Task to complete: Show each line of the data below that contains the word "white".

Excerpts from a spatial dataset:
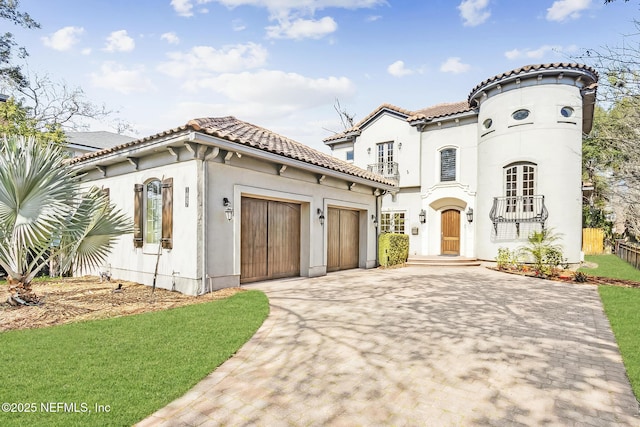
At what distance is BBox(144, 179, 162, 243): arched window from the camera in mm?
8914

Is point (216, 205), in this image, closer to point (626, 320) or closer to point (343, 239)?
point (343, 239)

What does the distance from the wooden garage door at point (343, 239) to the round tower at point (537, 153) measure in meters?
6.21

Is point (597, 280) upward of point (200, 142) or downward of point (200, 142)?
downward

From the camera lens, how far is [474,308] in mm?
6781

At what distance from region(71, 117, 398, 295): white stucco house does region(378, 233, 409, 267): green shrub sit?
2.53 meters

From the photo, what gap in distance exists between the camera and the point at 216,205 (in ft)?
26.3

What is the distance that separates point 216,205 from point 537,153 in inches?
514

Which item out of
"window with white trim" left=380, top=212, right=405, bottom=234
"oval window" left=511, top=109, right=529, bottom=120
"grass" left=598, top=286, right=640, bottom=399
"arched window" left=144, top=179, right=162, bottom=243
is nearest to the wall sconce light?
"arched window" left=144, top=179, right=162, bottom=243

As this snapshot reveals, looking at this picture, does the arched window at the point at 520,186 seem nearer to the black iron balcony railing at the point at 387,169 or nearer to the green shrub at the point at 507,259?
the green shrub at the point at 507,259

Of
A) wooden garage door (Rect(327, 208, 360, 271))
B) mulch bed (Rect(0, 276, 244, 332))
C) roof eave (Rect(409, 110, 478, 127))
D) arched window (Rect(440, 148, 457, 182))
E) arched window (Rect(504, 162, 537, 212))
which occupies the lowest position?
mulch bed (Rect(0, 276, 244, 332))

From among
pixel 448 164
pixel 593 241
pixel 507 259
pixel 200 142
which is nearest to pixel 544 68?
pixel 448 164

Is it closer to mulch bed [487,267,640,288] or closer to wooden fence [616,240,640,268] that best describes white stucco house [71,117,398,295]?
mulch bed [487,267,640,288]

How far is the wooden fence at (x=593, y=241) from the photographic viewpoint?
21688 mm

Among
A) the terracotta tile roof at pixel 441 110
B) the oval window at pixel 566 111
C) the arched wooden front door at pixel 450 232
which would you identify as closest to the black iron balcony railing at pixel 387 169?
the terracotta tile roof at pixel 441 110
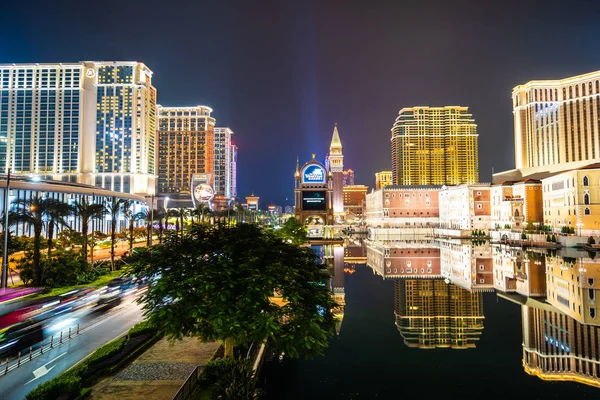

Result for this exercise:
At what distance from region(71, 117, 398, 295): white stucco house does region(378, 233, 409, 267): green shrub sit?
"window with white trim" left=380, top=212, right=405, bottom=234
Is it closer to mulch bed [487,267,640,288] or closer to wooden fence [616,240,640,268] that best describes white stucco house [71,117,398,295]?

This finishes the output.